L’economista Chiara Mio: «Sul lavoro delle donne, troppi gli imprenditori ancora guidati da pregiudizi»

«Il Nord Est è composto da una comunità molto avanzata dal punto di vista della sensibilità imprenditoriale. Ma credo che in questa fase la motivazione di mercato stia prevalendo sull’etica»: parla la professoressa a Ca’ Foscari e prima donna alla guida di una banca commerciale come presidente di FriulAdria
Giorgio Barbieri
Chiara Mio
Chiara Mio

«Il Nord Est è composto da una comunità molto avanzata dal punto di vista della sensibilità imprenditoriale. Ma credo che in questa fase la motivazione di mercato stia prevalendo sull’etica. E questo perché gli imprenditori si sono finalmente resi conto che le donne sono molto positive nella creazione del valore. Quindi va bene se analizziamo la cosa dal punto di vista dei risultati, ma se dovessimo fare un’analisi sociologica non credo che troveremo a Nord Est una situazione diversa rispetto ad altre parti d’Italia».

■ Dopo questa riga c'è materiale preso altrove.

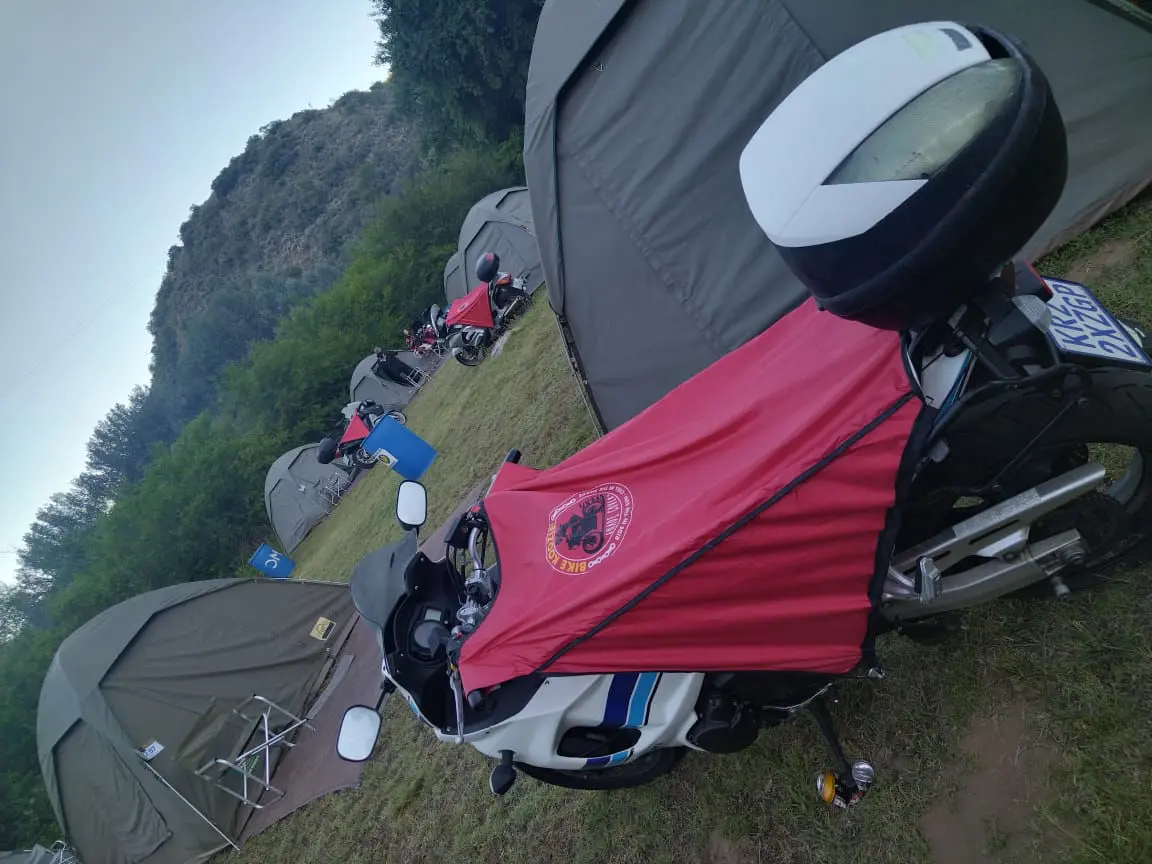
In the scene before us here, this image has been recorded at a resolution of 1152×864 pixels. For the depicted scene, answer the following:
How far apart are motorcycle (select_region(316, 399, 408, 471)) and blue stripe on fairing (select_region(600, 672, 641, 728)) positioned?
11961 mm

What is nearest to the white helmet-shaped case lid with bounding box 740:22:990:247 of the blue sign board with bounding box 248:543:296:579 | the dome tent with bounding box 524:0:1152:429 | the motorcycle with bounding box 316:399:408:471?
the dome tent with bounding box 524:0:1152:429

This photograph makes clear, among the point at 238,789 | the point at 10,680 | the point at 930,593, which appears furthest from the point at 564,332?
the point at 10,680

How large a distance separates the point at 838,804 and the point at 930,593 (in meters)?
0.99

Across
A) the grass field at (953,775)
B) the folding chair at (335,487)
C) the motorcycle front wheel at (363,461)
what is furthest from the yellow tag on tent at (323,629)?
the folding chair at (335,487)

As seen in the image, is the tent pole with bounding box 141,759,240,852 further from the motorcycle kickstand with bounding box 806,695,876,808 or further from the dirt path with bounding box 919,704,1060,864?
the dirt path with bounding box 919,704,1060,864

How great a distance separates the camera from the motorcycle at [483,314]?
1098 centimetres

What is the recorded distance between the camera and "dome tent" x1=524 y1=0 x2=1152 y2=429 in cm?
312

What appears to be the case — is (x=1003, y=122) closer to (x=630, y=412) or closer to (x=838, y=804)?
(x=838, y=804)

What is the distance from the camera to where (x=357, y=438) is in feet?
47.0

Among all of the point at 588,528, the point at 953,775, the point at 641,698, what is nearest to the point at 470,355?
the point at 588,528

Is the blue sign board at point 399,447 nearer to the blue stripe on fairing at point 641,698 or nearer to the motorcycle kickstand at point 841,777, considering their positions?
the blue stripe on fairing at point 641,698

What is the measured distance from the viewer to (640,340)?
4.04m

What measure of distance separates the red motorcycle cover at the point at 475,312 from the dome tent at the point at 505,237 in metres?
1.34

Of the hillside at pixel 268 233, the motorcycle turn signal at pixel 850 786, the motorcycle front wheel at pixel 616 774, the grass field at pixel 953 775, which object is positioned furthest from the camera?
the hillside at pixel 268 233
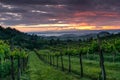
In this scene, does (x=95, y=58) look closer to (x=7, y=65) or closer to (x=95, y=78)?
(x=7, y=65)

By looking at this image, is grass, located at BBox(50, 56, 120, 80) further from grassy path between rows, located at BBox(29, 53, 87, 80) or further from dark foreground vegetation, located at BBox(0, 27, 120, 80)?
grassy path between rows, located at BBox(29, 53, 87, 80)

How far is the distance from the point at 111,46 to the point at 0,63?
21334 millimetres

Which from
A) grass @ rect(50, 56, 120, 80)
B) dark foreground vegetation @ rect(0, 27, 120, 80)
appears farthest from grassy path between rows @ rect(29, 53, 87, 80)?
grass @ rect(50, 56, 120, 80)

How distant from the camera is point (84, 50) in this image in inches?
2248

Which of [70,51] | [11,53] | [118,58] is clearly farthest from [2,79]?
[118,58]

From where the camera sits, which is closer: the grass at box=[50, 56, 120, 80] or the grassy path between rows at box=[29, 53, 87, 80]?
the grass at box=[50, 56, 120, 80]

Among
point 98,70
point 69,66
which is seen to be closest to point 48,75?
point 69,66

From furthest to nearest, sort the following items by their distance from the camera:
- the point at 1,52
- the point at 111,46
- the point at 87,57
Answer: the point at 87,57, the point at 111,46, the point at 1,52

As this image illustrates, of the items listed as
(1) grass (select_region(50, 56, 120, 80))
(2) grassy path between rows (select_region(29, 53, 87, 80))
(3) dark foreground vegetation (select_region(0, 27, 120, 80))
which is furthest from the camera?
(2) grassy path between rows (select_region(29, 53, 87, 80))

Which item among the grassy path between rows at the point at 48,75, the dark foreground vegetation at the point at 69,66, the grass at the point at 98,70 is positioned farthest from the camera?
the grassy path between rows at the point at 48,75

Ne è convinta l’economista Chiara Mio, professoressa a Ca’ Foscari e prima donna alla guida di una banca commerciale in qualità di presidente di FriulAdria. Il suo dunque è un osservatorio privilegiato, dato che descrive ciò che osserva quasi quotidianamente visti i suoi numerosi incarichi in consigli di amministrazione di aziende quotate.

Nonostante ci siano ancora forti disparità sui tassi di occupazione, le aziende del Nord Est sono tra le prime in Italia per certificazioni sulla parità di genere. Un buon segnale?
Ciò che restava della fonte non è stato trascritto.